Cloudflare has announced plans to block mixed-use web crawlers that index websites for search engines and serve as AI agents. This shift marks a departure from the company’s previous policy, which allowed customers to opt-out of allowing their sites to be scraped for AI chatbots. Cloudflare is now adopting a more defensive stance by default.
CEO Matthew Prince stated, “Now that the majority of traffic on the Internet is non-human, we must go further and act faster so that a sustainable ecosystem can emerge.” The new policy is designed to provide website owners greater control over how their content is used by AI companies while maintaining visibility and commercial opportunities.
Starting September 15, 2026, new customers and existing Cloudflare subscribers launching new websites will default to allowing search but blocking AI training and agent use for pages that host ads. Mixed-use crawlers that do not allow site owners to control AI usage will also be blocked on ad-supported pages. Free account users will transition to these new defaults unless they opt-out before the deadline.

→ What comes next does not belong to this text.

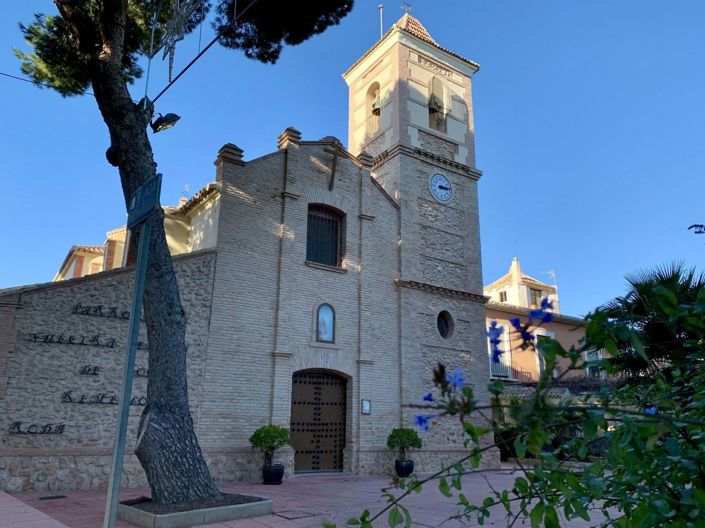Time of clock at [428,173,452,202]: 3:14
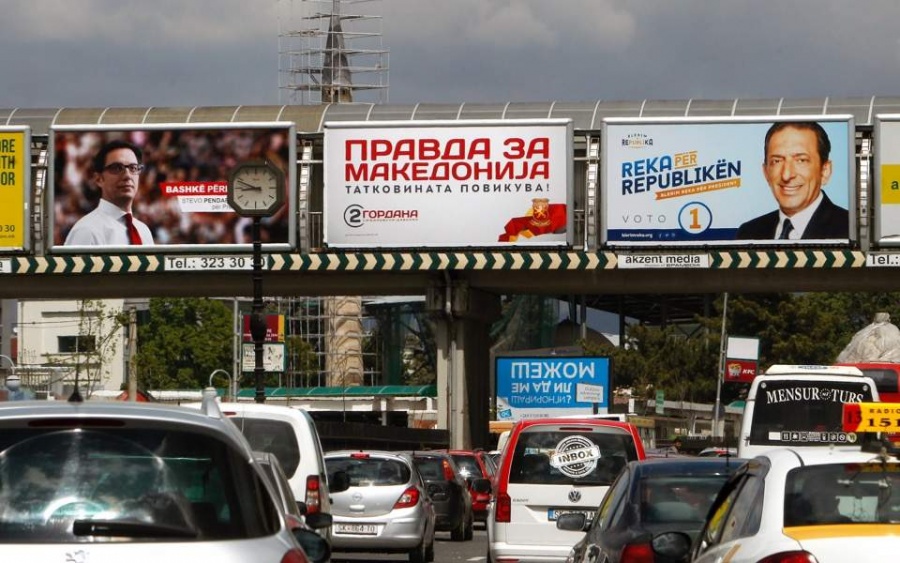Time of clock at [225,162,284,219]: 8:48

Cloudflare is enhancing its Pay Per Crawl feature, now called Pay Per Use. This change allows site owners to earn revenue based on how their content is used in AI chatbot responses, rather than simply on crawls. Currently, the company is partnering with Ceramic.AI and You.com, suggesting efforts to engage additional AI firms.
The policy also appears to target Google indirectly. Cloudflare’s announcement indicates that the “largest search engine has access to about 2X more information than leading AI companies,” as it integrates search indexing with AI training. Googlebot is responsible for both indexing and training, yet publishers lack options to separate content use between traditional search and AI applications.
Cloudflare aims to encourage mixed-use crawlers to adopt clearer distinctions between search and AI training functions. The new measures are positioned as a strategy to prompt Google and other companies with similar practices to revise their approaches.